-- GIVEN TEXT --
To promote David Barton’s second edition of The Jefferson Lies, World Net Daily, Glenn Beck, and David Barton claim the first edition was pulled from publication by publisher Thomas Nelson due to ideologically motivated attacks by liberals.
Despite the wildly popular success of the original hardcover edition, or perhaps because of it, a campaign to discredit Barton’s scholarship was launched by bloggers and a handful of non-historian academics.
What happened next was shocking – virtually unprecedented in modern American publishing history. Under siege from critics, the publisher spiked the book and recalled it from the retail shelves from coast to coast. The Jefferson Lies is thus a history book that made history – becoming possibly the first book of its kind to be victimized by the scourge of “political correctness.”

-- DATA EXTRACT --

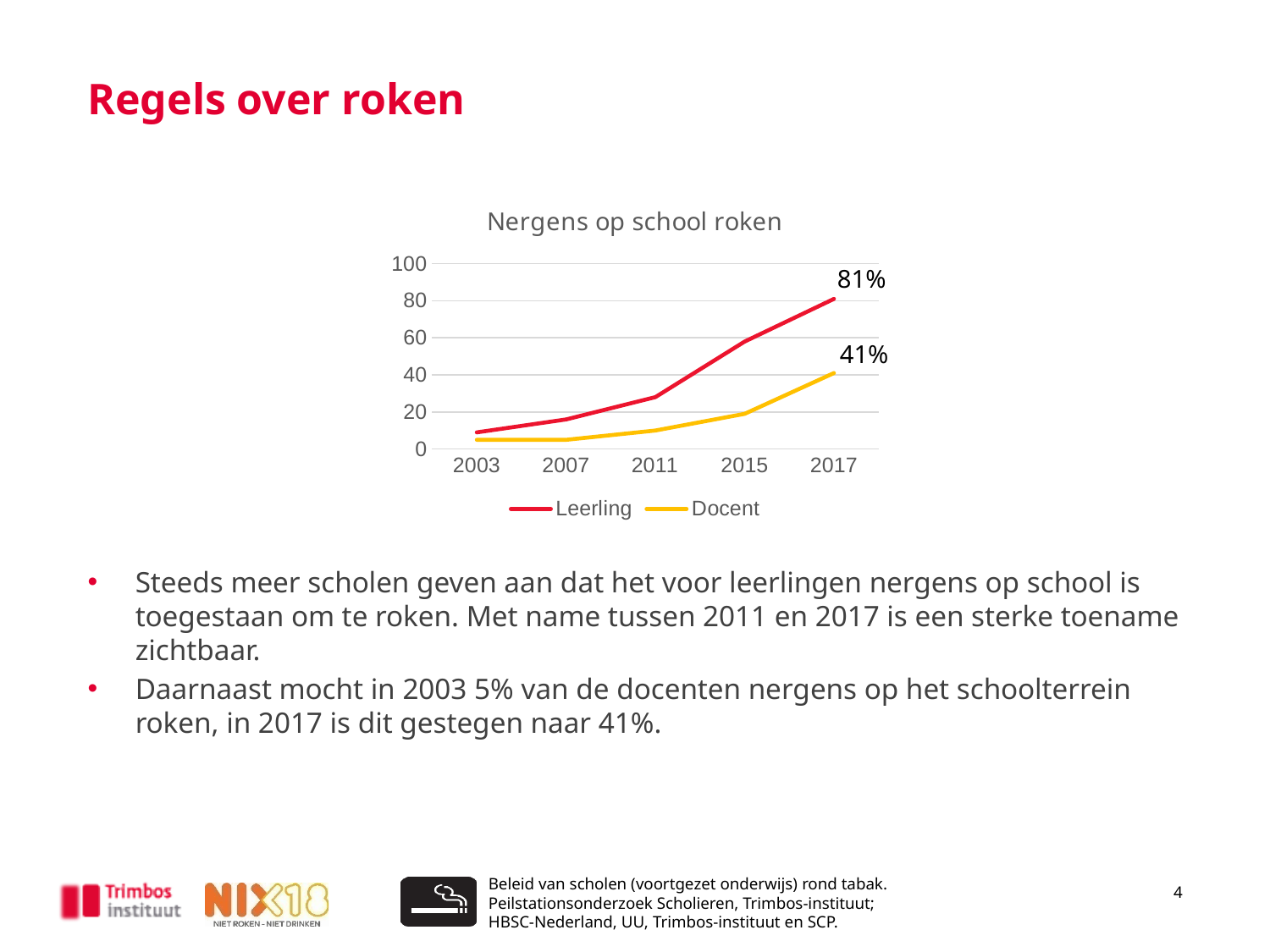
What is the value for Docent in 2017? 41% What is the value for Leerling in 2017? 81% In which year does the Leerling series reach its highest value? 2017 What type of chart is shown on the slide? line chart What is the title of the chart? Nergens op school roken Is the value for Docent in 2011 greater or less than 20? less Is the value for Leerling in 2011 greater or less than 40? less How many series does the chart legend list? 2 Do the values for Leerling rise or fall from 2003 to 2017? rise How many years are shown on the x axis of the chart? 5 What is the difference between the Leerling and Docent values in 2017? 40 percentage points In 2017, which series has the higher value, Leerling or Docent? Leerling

-- COMPLETE THE FOLLOWING --
1. Reproduce the passage about The Jefferson Lies from "To promote David" to "of non-historian academics.".
2. Write the next part of the passage about The Jefferson Lies, picking up after its final sentence.

-- PER-TASK ANSWERS --
1.
To promote David Barton’s second edition of The Jefferson Lies, World Net Daily, Glenn Beck, and David Barton claim the first edition was pulled from publication by publisher Thomas Nelson due to ideologically motivated attacks by liberals.
Despite the wildly popular success of the original hardcover edition, or perhaps because of it, a campaign to discredit Barton’s scholarship was launched by bloggers and a handful of non-historian academics.

2.
And you know, the other nice thing about it [republishing The Jefferson Lies] they say, is that it takes this, excuse the expression, this isn’t my expression, this would be somebody elses’; I don’t know who’s, but, the liberal bastards that went and have an agenda and not based in facts had it pulled off the New York Times bestseller list because it just didn’t have the facts. This [holding up The Jefferson Lies] has taken all of their arguments and dismantled all of their arguments.
Many in academia today openly proclaim their disdain for traditional American ideals and heroes, including Thomas Jefferson, routinely twisting his words to suit their own agendas. This is what happened four years ago. But through the new release of ‘The Jefferson Lies,’ Americans will not only meet the unfiltered Jefferson as he speaks clearly for himself on a variety of issues, but they will also understand why he was so proudly esteemed by Americans for literally centuries, until trashed by modern professors and critics.
The problem with this narrative can be illustrated with a sampling of conservative criticisms of The Jefferson Lies.
First of all, let’s recall that Thomas Nelson is a Christian publisher who continues to publish books by conservative authors, including Jerome Corsi, Eric Metaxas, Richard Land, Judge Napolitano, Tom Coburn, William Bennett, Kevin McCullough, Star Parker, Sam Brownback, and others.
When the book was pulled in 2012, several conservative organizations and media sources reacted with approval.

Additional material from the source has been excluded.